## Passage

↓↓↓

Strict pandemic measures were already debunked years ago. So why did we use them for COVID?
‘Experience has shown that communities faced with epidemics or other adverse events respond best and with the least anxiety when the normal social functioning of the community is least disrupted.’
(Brownstone Institute) – Donald Henderson, who died in 2016, was a giant in the field of epidemiology and public health. He was also a man whose prophetic warnings from 2006 we chose to ignore in March of 2020.
Dr. Henderson directed a ten-year international effort from 1967–1977 that successfully eradicated smallpox. Following this, he served as Dean of the Johns Hopkins School of Public Health from 1977 to 1990. Toward the end of his career, Henderson worked on national programs for public health preparedness and response following biological attacks and national disasters.

↑↑↑

## Exercise instructions
[1] In the article about Donald Henderson, rewrite the part starting with "Strict pandemic measures" and going on through "and national disasters.", putting "variola" in place of "smallpox".
[2] According to the article about Donald Henderson, during which years did he serve as Dean of the Johns Hopkins School of Public Health?

## Supplied information
↓↓↓

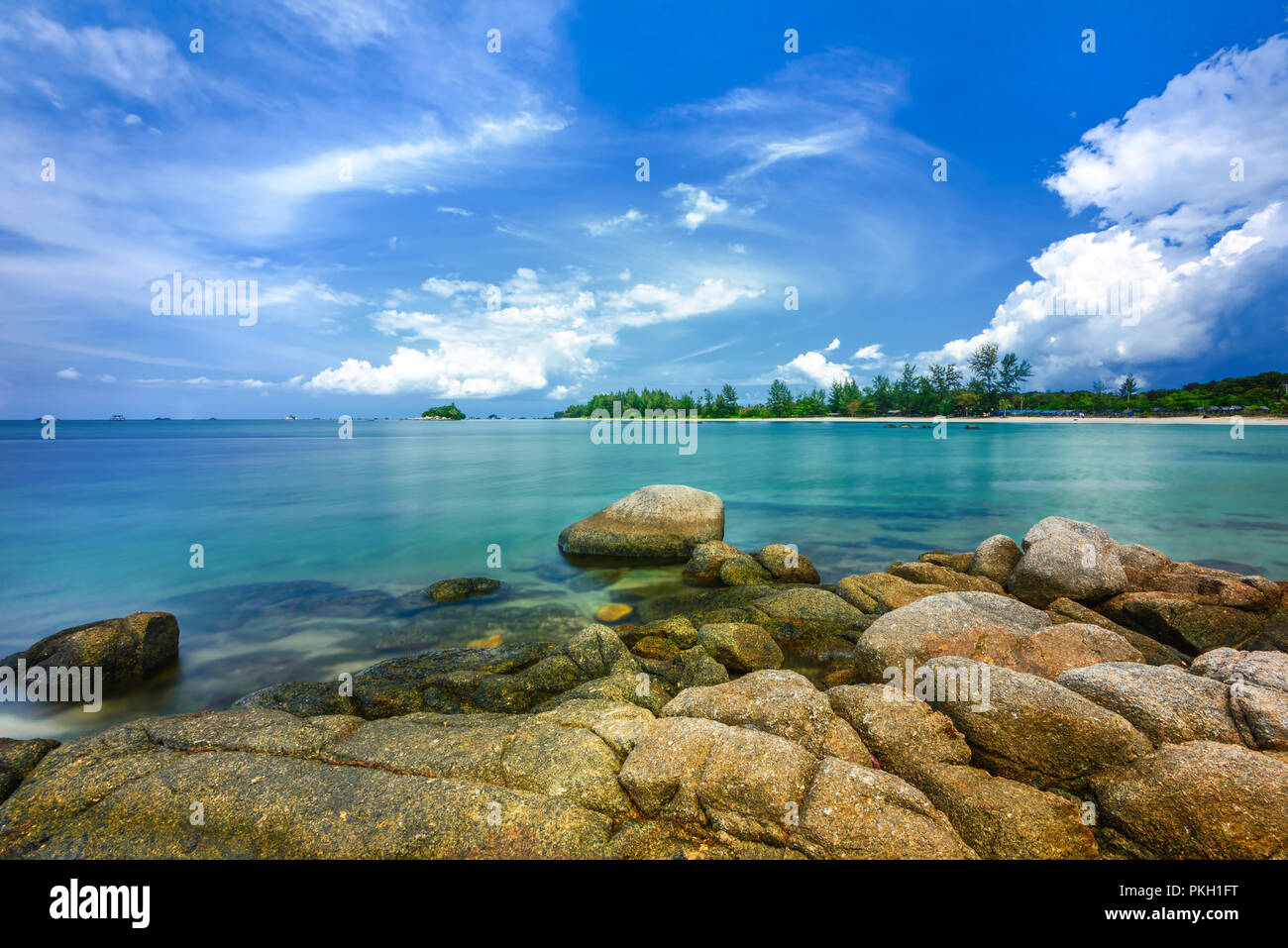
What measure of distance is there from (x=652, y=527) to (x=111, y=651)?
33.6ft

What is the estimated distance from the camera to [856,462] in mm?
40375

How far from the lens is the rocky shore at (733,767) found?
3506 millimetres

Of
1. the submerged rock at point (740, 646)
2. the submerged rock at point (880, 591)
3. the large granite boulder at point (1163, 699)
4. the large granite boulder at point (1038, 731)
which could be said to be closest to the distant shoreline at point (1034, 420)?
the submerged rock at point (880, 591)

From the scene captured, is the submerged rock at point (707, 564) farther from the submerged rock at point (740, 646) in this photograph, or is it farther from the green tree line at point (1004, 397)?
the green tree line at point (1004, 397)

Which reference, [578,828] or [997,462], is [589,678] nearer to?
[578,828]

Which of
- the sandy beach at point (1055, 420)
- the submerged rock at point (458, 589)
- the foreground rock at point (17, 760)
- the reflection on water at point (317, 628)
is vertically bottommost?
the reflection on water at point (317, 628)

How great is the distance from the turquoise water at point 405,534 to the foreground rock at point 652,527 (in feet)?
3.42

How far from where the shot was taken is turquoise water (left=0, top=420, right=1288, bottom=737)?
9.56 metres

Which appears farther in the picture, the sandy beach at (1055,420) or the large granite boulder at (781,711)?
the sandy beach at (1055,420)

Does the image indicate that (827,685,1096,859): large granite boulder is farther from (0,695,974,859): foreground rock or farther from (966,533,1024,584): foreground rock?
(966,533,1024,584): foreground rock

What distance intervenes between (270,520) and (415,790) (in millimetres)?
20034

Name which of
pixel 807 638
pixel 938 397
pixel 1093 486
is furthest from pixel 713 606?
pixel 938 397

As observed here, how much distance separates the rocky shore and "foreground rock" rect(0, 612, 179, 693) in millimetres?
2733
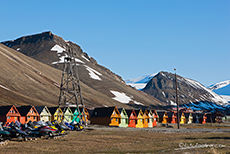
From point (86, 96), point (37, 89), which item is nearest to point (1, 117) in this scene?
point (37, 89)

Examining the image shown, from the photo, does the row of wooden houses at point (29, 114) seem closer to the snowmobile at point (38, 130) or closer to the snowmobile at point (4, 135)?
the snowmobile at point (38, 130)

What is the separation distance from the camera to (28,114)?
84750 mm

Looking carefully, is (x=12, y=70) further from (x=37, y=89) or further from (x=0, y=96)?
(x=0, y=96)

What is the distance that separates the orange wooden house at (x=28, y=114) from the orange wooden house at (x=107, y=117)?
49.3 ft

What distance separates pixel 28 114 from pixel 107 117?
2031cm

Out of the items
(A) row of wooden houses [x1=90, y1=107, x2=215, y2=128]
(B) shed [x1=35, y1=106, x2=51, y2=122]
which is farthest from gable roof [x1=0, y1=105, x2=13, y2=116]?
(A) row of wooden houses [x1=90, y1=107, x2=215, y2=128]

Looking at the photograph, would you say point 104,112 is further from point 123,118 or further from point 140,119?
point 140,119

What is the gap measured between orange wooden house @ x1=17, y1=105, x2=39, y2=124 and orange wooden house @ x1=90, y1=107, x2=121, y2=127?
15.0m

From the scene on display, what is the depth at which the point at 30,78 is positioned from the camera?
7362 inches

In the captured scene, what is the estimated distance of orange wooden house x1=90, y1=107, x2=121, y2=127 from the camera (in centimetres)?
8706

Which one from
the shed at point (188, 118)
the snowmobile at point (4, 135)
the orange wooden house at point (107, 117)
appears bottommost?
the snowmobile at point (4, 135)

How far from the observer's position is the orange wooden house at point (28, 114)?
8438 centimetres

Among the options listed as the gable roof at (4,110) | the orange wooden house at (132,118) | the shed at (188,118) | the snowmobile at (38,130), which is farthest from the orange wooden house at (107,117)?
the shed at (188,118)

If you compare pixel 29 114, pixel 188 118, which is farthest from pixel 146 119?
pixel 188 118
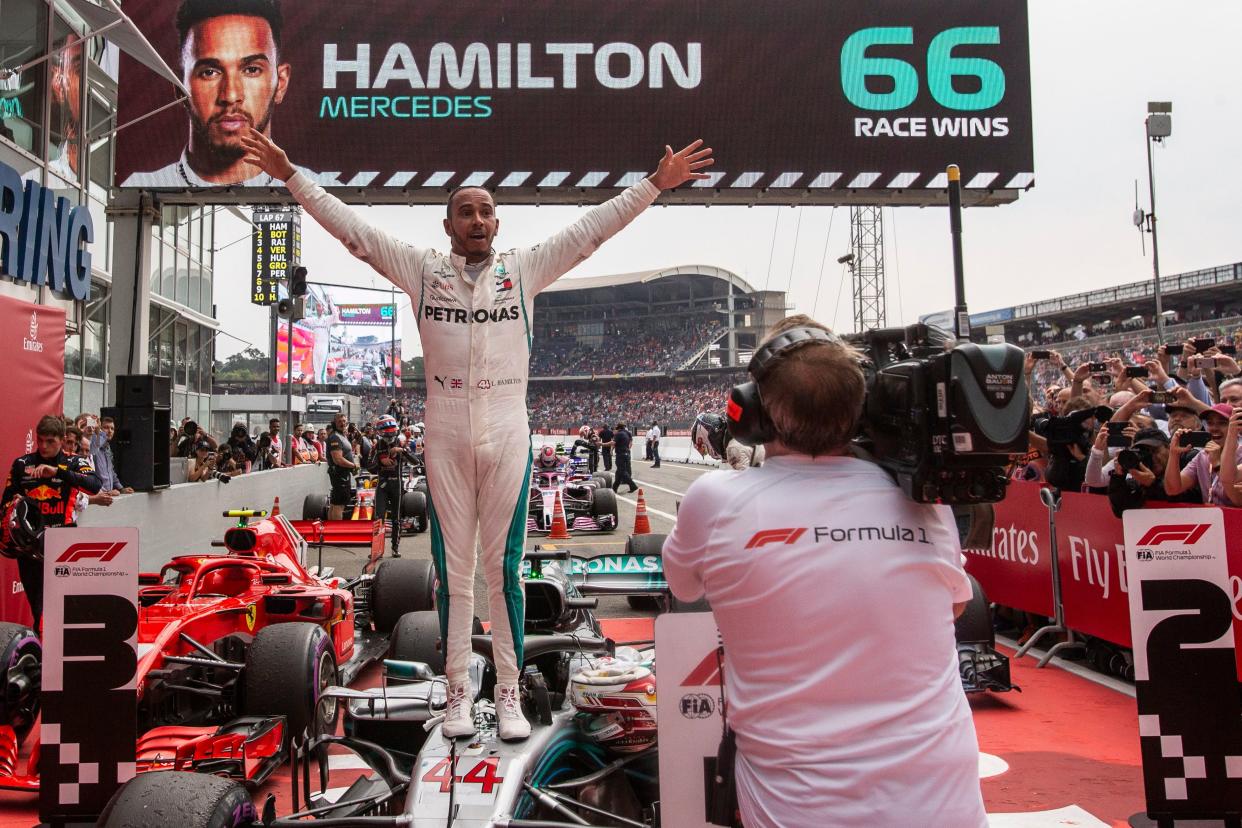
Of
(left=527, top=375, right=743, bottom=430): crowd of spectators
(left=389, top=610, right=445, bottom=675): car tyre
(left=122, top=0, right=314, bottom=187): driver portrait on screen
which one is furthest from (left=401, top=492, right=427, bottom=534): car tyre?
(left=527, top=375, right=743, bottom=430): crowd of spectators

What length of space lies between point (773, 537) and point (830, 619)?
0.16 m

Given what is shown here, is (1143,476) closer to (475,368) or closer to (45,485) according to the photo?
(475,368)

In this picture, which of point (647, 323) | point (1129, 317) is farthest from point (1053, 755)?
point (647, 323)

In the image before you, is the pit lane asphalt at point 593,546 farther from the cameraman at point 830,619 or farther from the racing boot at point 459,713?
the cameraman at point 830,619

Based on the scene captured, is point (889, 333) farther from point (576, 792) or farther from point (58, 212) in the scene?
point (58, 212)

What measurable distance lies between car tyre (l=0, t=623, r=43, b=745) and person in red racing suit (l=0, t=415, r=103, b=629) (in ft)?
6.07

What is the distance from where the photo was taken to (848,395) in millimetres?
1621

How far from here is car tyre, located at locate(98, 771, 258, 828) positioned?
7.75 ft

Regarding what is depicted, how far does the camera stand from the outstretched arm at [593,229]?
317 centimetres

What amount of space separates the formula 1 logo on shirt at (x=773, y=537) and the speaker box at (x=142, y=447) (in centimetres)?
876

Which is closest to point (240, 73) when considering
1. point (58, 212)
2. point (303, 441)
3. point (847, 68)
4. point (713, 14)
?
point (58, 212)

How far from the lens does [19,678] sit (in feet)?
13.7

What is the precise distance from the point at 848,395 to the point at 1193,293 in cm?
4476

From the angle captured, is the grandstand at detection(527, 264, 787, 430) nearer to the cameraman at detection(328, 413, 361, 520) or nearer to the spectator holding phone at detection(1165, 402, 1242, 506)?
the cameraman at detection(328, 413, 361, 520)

↑↑↑
↓↓↓

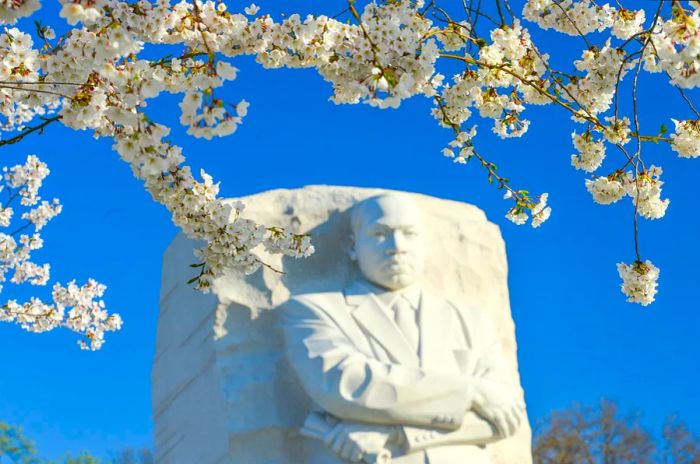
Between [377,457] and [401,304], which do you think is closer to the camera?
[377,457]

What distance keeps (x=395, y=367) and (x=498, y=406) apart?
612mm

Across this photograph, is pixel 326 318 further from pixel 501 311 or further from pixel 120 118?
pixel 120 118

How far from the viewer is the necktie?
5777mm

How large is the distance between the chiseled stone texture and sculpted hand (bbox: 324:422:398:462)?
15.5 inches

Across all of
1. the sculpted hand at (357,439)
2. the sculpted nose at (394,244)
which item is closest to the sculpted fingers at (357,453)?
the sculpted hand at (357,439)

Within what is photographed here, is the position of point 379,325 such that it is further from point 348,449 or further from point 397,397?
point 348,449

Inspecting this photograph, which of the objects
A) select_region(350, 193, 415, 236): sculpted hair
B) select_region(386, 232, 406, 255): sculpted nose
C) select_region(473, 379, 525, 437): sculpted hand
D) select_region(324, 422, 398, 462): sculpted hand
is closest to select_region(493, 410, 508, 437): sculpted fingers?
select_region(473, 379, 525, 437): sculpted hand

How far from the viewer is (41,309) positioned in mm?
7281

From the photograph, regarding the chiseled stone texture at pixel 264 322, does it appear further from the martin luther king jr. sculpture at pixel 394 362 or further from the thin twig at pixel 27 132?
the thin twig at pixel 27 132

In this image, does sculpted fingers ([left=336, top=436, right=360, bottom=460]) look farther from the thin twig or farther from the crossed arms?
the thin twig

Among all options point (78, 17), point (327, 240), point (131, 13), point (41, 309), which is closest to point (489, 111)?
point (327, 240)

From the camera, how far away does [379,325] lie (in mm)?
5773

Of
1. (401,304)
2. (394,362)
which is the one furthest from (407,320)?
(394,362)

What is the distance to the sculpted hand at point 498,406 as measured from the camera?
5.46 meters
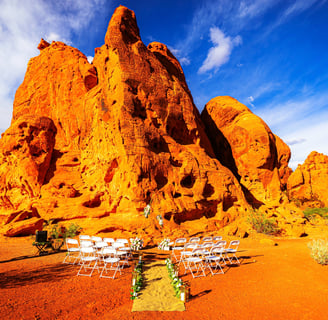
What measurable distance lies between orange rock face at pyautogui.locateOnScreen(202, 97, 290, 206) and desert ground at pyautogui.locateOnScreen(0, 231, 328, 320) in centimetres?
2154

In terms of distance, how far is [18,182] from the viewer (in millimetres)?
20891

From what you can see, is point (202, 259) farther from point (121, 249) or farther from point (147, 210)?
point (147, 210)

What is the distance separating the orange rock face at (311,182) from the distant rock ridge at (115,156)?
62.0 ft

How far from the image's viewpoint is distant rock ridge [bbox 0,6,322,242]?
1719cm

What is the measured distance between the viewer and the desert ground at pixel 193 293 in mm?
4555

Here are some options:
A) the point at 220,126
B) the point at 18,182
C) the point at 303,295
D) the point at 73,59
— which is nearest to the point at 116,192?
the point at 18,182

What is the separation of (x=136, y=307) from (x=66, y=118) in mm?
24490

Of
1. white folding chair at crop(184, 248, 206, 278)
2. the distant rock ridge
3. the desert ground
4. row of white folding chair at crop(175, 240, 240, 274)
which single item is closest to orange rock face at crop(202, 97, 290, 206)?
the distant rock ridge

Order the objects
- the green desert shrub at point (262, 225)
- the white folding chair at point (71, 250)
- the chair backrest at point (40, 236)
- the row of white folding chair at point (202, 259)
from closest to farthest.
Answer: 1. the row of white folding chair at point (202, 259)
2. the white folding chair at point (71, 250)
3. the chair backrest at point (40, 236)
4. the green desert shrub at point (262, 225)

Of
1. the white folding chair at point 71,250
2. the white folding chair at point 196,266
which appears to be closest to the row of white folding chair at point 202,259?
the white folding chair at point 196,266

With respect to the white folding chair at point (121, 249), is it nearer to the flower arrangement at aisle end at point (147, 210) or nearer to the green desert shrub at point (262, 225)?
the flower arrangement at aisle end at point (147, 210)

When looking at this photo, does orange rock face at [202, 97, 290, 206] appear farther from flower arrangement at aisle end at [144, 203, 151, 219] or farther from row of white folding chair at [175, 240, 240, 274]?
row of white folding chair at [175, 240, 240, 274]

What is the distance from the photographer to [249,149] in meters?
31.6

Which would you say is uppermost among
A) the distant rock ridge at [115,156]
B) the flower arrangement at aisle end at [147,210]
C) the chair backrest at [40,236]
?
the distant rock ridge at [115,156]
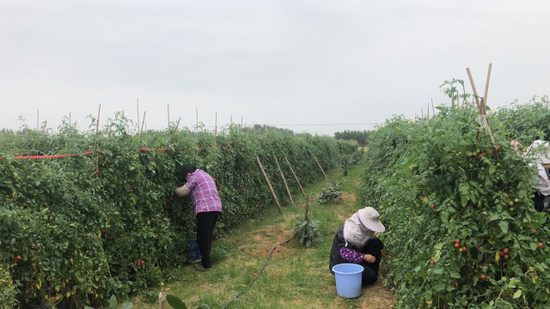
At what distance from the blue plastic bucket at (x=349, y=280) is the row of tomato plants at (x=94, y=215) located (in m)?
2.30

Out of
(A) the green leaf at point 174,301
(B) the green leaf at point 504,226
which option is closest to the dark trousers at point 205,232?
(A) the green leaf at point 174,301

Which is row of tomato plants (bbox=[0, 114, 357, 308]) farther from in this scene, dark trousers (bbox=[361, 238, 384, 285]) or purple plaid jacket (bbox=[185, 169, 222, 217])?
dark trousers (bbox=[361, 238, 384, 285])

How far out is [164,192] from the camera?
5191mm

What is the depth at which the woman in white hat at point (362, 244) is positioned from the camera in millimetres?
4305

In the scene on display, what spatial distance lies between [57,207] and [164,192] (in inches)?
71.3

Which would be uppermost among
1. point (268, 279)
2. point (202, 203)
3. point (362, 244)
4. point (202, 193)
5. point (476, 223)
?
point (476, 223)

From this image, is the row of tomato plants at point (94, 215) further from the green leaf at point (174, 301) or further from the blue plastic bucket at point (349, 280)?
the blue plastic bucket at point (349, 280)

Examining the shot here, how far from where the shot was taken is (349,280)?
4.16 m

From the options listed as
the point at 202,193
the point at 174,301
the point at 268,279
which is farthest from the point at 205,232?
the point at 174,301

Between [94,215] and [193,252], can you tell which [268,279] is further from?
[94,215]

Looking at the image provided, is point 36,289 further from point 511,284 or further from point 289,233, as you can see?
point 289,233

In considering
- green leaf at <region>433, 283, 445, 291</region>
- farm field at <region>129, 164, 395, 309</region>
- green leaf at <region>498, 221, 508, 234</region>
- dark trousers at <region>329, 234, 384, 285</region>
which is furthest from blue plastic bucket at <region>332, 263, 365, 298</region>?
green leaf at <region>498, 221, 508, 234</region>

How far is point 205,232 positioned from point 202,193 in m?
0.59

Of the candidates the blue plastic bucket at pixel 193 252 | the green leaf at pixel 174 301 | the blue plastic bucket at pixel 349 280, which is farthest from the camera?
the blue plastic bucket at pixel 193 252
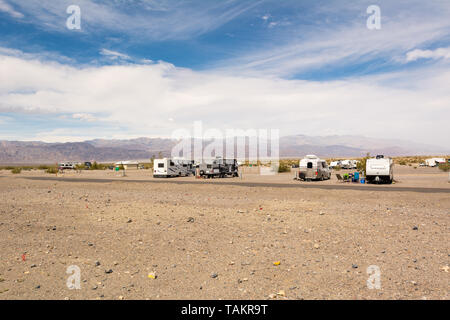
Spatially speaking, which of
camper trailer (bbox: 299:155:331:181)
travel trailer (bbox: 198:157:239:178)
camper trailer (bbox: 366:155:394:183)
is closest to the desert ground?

↑↑↑

## Solutions below
[1]
Strict pandemic measures were already debunked years ago. So why did we use them for COVID?
‘Experience has shown that communities faced with epidemics or other adverse events respond best and with the least anxiety when the normal social functioning of the community is least disrupted.’
(Brownstone Institute) – Donald Henderson, who died in 2016, was a giant in the field of epidemiology and public health. He was also a man whose prophetic warnings from 2006 we chose to ignore in March of 2020.
Dr. Henderson directed a ten-year international effort from 1967–1977 that successfully eradicated variola. Following this, he served as Dean of the Johns Hopkins School of Public Health from 1977 to 1990. Toward the end of his career, Henderson worked on national programs for public health preparedness and response following biological attacks and national disasters.

[2] From 1977 to 1990.